January 18th, 2008 at 10:39 pm
yeah it gives me:
Warning: Cannot modify header information - headers already sent by (output started at /home/www/longpoke.us.to/lp/x.php:7)
wtf mate i was liking the code too :O
January 18th, 2008 at 10:43 pm
oh nvm now i see how it works
July 20th, 2008 at 8:05 am
h?mm it needs ob_start(); at the beginning and ob_flush(); for the " Cannot modify header information " problem
however when I run this code it downloads my page not the file? is there any problem with header or is it a configuration issue of the server?
November 12th, 2008 at 6:56 pm
jfw9y3b5ork1r41e
May 18th, 2009 at 10:19 am
thank you
May 23rd, 2009 at 9:29 pm
Вполне возможно. Иногда так действительно случается.
June 1st, 2009 at 2:13 am
Если это не большой секрет;), автор блога откуда родом?
September 10th, 2009 at 5:59 am
Hi! I was surfing and found your blog post… nice! I love your blog.
Cheers! Sandra. R.
September 10th, 2009 at 8:18 am
I love your site.
Love design!!! I just came across your blog and wanted to say that Ive really enjoyed browsing your blog posts. Sign: ndsam
September 21st, 2009 at 7:04 pm
Thanks, this has been very helpful code, especially when combined with ob_start, ob_flush as Kor suggested.
September 23rd, 2009 at 12:37 pm
Hey thanks a lot for this, really helpful.

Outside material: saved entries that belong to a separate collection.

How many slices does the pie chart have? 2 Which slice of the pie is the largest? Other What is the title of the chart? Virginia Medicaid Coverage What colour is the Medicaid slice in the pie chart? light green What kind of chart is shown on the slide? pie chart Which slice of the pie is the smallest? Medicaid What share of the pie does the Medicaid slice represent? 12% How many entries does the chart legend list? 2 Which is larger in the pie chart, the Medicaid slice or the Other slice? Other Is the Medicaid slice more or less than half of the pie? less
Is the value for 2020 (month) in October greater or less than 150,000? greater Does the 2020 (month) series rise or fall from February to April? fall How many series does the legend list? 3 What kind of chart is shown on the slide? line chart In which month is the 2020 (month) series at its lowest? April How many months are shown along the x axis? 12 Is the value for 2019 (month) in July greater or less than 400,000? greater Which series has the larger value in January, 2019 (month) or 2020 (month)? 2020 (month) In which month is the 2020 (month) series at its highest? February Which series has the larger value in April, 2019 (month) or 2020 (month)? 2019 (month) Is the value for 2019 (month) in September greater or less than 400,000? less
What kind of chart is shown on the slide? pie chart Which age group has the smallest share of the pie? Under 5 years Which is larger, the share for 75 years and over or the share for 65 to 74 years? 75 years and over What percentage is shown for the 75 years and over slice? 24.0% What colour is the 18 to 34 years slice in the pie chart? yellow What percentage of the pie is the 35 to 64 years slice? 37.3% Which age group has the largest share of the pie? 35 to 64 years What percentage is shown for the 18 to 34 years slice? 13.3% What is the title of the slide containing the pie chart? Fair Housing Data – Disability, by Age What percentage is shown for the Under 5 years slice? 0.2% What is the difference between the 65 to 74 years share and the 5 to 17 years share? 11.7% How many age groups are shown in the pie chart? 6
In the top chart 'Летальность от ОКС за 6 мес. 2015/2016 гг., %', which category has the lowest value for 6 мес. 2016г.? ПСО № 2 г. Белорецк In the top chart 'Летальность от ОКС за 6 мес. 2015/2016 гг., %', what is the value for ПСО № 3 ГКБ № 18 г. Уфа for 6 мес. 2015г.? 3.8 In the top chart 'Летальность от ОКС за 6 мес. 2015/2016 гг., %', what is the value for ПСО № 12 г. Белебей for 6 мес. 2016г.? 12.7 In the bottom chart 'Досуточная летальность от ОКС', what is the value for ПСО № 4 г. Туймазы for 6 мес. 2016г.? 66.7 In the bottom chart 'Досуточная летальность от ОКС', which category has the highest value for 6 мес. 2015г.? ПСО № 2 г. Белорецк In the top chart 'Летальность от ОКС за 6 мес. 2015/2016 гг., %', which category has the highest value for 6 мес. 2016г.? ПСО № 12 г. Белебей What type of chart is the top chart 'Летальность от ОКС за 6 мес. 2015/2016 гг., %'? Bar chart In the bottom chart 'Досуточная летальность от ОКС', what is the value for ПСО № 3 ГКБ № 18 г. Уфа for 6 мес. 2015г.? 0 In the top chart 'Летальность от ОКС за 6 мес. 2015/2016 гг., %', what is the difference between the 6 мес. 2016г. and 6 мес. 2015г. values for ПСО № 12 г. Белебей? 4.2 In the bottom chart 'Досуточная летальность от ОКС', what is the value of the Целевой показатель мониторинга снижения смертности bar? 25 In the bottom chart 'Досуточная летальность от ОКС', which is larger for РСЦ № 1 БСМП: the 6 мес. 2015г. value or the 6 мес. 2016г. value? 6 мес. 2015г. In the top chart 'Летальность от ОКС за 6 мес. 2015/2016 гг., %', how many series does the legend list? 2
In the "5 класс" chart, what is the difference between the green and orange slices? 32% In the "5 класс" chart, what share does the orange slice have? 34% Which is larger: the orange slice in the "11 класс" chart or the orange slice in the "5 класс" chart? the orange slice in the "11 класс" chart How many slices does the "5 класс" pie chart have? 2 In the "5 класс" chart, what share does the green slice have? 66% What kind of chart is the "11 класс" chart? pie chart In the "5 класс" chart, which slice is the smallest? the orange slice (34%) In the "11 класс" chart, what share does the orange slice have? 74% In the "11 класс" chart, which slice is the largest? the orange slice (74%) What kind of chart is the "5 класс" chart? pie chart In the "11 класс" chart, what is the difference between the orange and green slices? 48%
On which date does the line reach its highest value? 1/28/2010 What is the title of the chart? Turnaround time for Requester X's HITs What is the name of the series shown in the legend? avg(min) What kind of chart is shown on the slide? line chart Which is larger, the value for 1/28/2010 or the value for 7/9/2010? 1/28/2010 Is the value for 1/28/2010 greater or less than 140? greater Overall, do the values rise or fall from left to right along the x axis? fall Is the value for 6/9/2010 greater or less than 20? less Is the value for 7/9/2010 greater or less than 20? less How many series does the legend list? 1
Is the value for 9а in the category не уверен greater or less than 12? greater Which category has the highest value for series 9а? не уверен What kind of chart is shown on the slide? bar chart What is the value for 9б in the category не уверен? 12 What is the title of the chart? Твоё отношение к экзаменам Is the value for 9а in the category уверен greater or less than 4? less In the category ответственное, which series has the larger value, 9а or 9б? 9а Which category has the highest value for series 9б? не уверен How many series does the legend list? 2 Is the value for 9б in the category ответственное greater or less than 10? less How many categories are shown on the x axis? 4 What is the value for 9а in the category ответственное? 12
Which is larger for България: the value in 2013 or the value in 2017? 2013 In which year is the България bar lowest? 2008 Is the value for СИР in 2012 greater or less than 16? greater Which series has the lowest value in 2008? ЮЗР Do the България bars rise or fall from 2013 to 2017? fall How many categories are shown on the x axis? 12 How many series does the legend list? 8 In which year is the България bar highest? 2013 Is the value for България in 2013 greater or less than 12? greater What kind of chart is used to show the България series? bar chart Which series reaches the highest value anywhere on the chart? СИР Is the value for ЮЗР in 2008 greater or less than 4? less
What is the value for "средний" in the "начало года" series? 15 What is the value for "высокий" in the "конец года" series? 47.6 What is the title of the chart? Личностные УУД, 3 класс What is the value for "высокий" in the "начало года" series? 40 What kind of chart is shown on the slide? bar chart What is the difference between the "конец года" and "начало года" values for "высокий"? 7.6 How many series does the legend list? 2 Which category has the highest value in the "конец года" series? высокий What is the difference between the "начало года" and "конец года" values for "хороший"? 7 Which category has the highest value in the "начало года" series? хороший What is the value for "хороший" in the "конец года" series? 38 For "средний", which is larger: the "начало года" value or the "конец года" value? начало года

I just wish that there was a little more security.
January 25th, 2010 at 12:41 pm
Hi All,
This code seems to work perfectly as written when run on a uni*/linux machine. However, it appears that if it is run under Windows (I have XP Pro), the only way PHP sees the file to be downloaded is if the file is in the same folder as the PHP code resides. Relative or absolute URLs have no effect, apparently. If I place the download file in some other part of the document tree (i.e., ../tmp/somefile.zip), windows doesn't know what to do with it and downloads the download.php file instead. I tried using the reverse backslash (as sometimes required in Windows environments ..\tmp\somefile.zip) to no avail. If I have more time, I'll try to isolate this issue because it is quite unusual for PHP to be this inconsistent across platforms, except for OS specific restrictions, such as file naming conventions and so on. I don't ever remember running into something like this, and I've been working with PHP since version 3.0.
April 17th, 2010 at 9:42 pm
I was using this code happily until I discovered it didn't work for two of my larger files (48mb and 50mb), however it worked with a 31mb file. I would really love to know how to do a protected download with larger files. If anyone knows a way, please post it here. Thanks!